▶ Page excerpt
┌────────

Within the same shot we see a transition from four to six in the lights.

Is this just a nice shot or is there a meaning, a suggestion of something more?

Perhaps this is a visual echo of a revolver barrel.

The difference between four and six is two

Two is the last word spoken by Stone following the killshot

Four plus six is 10 the number of minutes available to catch the bookkeeper.

The digit between 4 and 6 is 5

and 5 can mean death as it does later when Nitti is pushed to his death.

In seeing a movie, the graphic shapes that we perceive may be observed as only abstractions.

They may or may not be seen as meaningful.

If they are evaluated as being meaningful, there is at least one meaning available for discovery,
 but they can also be placeholders for the audience to choose to work with or ignore.

We can contemplate, ignore or plug meaning into them as needed.

Kind of like what I 'm doing now. (Ahem, throat clear)



Numbering from high upon the courthouse rooftop

We know that in De Palma’s film Carlito’s Way when Carlito Brigante contemplates the youthful mistakes that he wants to abandon as an adult, he allows Benny Blanco to survive a trip down the stairs into the back alley, and Carlito will pay for this gesture with his own life.

As Eliot Ness moves forward through the story he is constantly struggling to maintain his moral standards with his conflicted feelings of using violence.

└────────

▶ Task A
In the film commentary, shorten the paragraph that begins "We know that in De Palma's film Carlito's Way" and keep its main facts.
▶ Task B
Put this sentence from the film commentary into Spanish: "As Eliot Ness moves forward through the story he is constantly struggling to maintain his moral standards with his conflicted feelings of using violence."
▶ Task C
Carry the film commentary forward from its final sentence.
The listing after this point has no connection to the film commentary.

▶ Data provided

┌────────

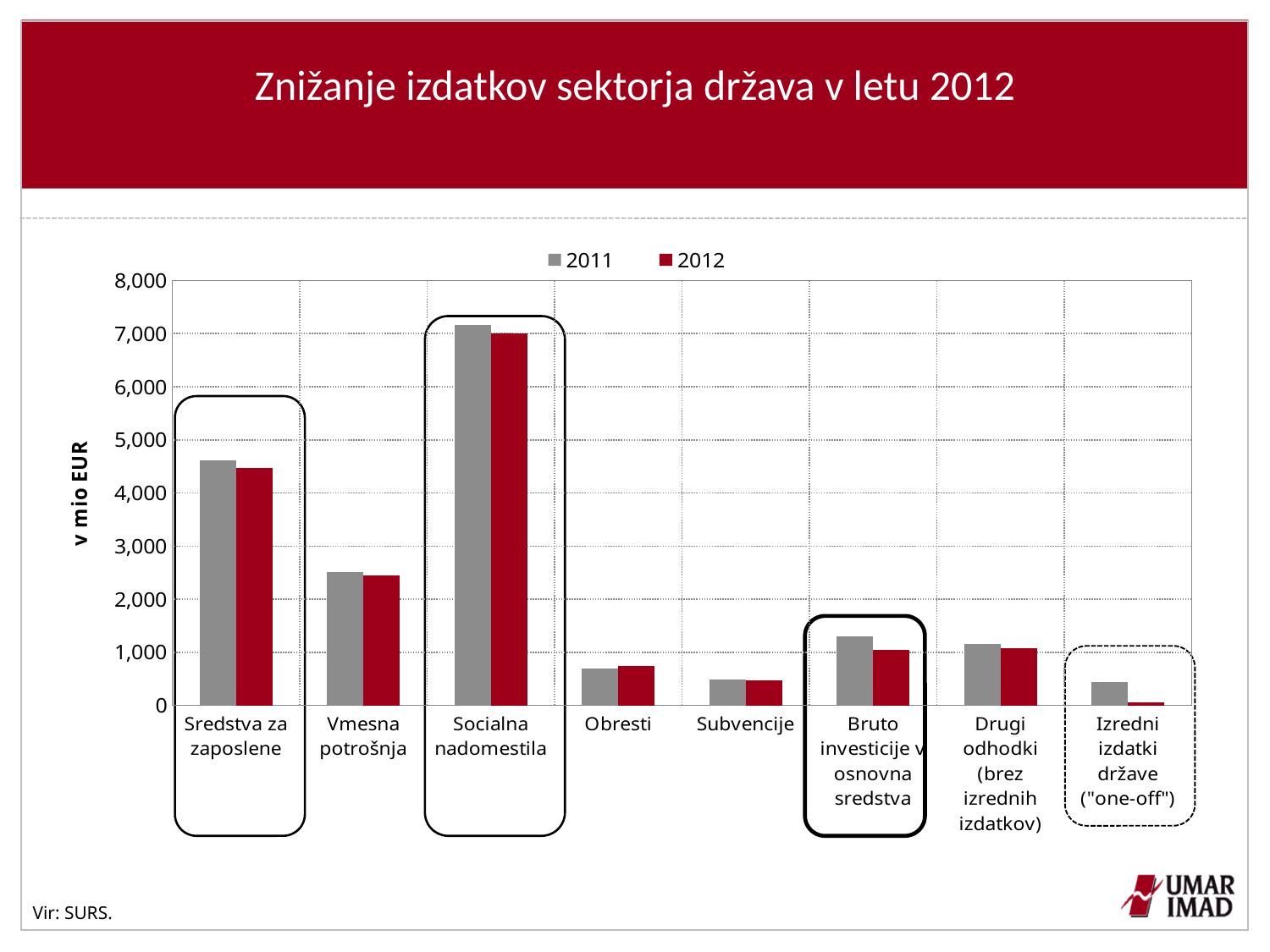
Is the 2011 value for Sredstva za zaposlene greater or less than 4,000? greater Which category has the highest value for 2011? Socialna nadomestila Is the 2011 value for Bruto investicije v osnovna sredstva greater or less than 1,000? greater How many categories are shown on the x axis? 8 Which category has the lowest value for 2012? Izredni izdatki države ("one-off") For Obresti, which year has the larger value, 2011 or 2012? 2012 Is the 2011 value for Obresti greater or less than 1,000? less How many series does the legend list? 2 What kind of chart is shown on the slide? bar chart For Bruto investicije v osnovna sredstva, which year has the larger value, 2011 or 2012? 2011 What is the label of the vertical axis? v mio EUR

└────────

▶ Exercise result A
In De Palma's Carlito's Way, Carlito Brigante, wanting to leave his youthful mistakes behind, lets Benny Blanco survive a trip down the stairs into the back alley, and that choice later costs Carlito his life.

▶ Exercise result B
A medida que Eliot Ness avanza en la historia, lucha constantemente por mantener sus principios morales frente a sus sentimientos encontrados sobre el uso de la violencia.

▶ Exercise result C
We recall Ness firing a warning shot into the air in the first botched warehouse raid that was followed by the newspaper photograph titled ELIOT NESS: (Poor Butterfly). Later on he throws down his gun in disgust (in the Canadian raid where he kills a man), and he tempers his action when his hands move the shotgun down out of frame as needed (in response to realizing that the lovers in the train station are a false alarm), and finally when in the heat of the train station shootout, he throws down his empty shotgun to switch to his loaded handguns.

When the story line moves on to Capone’s trial and Ness pursues Frank Nitti up a winding staircase onto the rooftop of the courthouse, he eventually is in a position to extend compassion to Nitti. As Nitti hangs in the balance by a rope on the side of the building, Ness ignores his initial instinct to shoot him, and gently returns the trigger to a resting position, pulling Nitti up to safety upon the roof.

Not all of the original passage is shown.